### TEXT PROVIDED
* * * * * * *
In this section, we present the four channel coding techniques that we consider in this work, i.e., convolutional, RS, CCRS, and TC. As they are rather classical and well-known, we only present a brief review of them.

4.1. Convolutional codes

Convolutional codes are powerful error correcting codes usually used in digital communication systems. We consider recursive systematic convolutional (RSC) codes of constraint length K and denote the coding rate by R_c. At the receiver, we perform soft decoding based on SOVA (soft-output Viterbi algorithm) [25], which takes at its input the LLRs on the transmitted bits (coming from the demodulator) and provides at its output LLRs on the transmitted information bits.

4.2. Reed-Solomon codes

RS codes belong to the family of linear block codes and are usually used in data transmission systems submitted to burst errors such as satellite communications. We consider an RS encoder taking k data symbols of t bits each at input, and provides n = 2^t – 1 output symbols, by adding n – k parity symbols to them. We denote it by RS(n,k). We consider here hard RS decoding which is used in most systems.

4.3. Concatenated convolutional and RS codes (CCRS)
* * * * * * *
Rows taken from a dataset
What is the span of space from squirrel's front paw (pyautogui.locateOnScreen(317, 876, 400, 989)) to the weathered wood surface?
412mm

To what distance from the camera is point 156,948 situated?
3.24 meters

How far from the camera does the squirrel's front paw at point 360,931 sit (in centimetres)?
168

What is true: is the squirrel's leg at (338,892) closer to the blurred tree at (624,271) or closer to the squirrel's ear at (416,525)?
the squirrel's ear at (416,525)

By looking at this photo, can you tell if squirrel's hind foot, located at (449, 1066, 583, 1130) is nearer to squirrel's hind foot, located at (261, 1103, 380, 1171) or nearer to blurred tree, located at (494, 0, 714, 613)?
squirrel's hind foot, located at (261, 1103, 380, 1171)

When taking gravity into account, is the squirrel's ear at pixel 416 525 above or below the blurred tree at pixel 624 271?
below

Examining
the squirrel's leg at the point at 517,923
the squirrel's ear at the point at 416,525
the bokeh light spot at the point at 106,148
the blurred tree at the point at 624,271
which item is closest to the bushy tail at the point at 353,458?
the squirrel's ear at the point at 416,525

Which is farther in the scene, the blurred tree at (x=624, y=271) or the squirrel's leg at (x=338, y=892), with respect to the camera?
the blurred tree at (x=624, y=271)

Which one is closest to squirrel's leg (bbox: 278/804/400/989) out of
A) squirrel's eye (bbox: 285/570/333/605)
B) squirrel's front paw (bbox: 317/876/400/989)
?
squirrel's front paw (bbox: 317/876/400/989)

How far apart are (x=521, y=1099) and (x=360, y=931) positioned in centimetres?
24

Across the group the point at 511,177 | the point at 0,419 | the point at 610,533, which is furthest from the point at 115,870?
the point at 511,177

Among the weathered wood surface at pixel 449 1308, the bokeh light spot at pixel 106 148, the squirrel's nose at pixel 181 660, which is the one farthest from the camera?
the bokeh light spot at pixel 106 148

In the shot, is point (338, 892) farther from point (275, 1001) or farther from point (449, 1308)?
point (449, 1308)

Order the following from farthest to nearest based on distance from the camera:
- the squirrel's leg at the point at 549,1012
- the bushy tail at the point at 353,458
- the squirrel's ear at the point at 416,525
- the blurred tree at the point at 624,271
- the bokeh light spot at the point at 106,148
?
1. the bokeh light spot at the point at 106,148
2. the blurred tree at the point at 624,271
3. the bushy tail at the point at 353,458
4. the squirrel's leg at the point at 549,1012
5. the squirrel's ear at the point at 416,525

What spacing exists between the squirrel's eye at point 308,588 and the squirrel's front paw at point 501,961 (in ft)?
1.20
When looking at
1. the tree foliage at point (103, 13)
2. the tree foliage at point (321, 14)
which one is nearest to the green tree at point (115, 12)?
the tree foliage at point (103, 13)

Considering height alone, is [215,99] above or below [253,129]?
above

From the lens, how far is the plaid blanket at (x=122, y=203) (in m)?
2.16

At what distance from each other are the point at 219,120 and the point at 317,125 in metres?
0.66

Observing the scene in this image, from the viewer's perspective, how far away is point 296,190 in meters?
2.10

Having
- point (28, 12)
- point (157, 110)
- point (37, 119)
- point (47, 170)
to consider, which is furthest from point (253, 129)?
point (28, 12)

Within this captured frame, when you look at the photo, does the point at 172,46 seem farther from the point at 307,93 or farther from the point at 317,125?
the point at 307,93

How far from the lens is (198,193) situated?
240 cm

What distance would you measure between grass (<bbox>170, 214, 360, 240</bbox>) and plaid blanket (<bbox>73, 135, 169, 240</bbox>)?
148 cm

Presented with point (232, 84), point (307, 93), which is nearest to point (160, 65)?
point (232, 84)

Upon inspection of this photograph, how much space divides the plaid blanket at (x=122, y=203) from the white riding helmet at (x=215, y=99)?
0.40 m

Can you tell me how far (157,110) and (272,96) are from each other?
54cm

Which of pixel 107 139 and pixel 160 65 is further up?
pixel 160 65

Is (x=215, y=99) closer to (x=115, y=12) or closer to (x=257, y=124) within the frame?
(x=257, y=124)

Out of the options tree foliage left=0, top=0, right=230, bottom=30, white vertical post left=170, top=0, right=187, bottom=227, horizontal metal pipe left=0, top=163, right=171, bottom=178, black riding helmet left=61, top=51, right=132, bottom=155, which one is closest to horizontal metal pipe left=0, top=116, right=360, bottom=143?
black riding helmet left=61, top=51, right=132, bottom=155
* * * * * * *
### PROBLEM A
From the channel coding review, copy word for word the passage between "In this section, we" and "transmitted information bits.", inclusive.
### PROBLEM B
Using the channel coding review, answer these:
(i) What algorithm does the receiver use for soft decoding of convolutional codes?
(ii) How many output symbols does the RS encoder produce, in terms of t?
(iii) Which type of RS decoding is considered?

### FULL RESPONSE A
In this section, we present the four channel coding techniques that we consider in this work, i.e., convolutional, RS, CCRS, and TC. As they are rather classical and well-known, we only present a brief review of them.

4.1. Convolutional codes

Convolutional codes are powerful error correcting codes usually used in digital communication systems. We consider recursive systematic convolutional (RSC) codes of constraint length K and denote the coding rate by R_c. At the receiver, we perform soft decoding based on SOVA (soft-output Viterbi algorithm) [25], which takes at its input the LLRs on the transmitted bits (coming from the demodulator) and provides at its output LLRs on the transmitted information bits.

### FULL RESPONSE B
(i) SOVA, the soft-output Viterbi algorithm
(ii) n = 2^t – 1
(iii) Hard RS decoding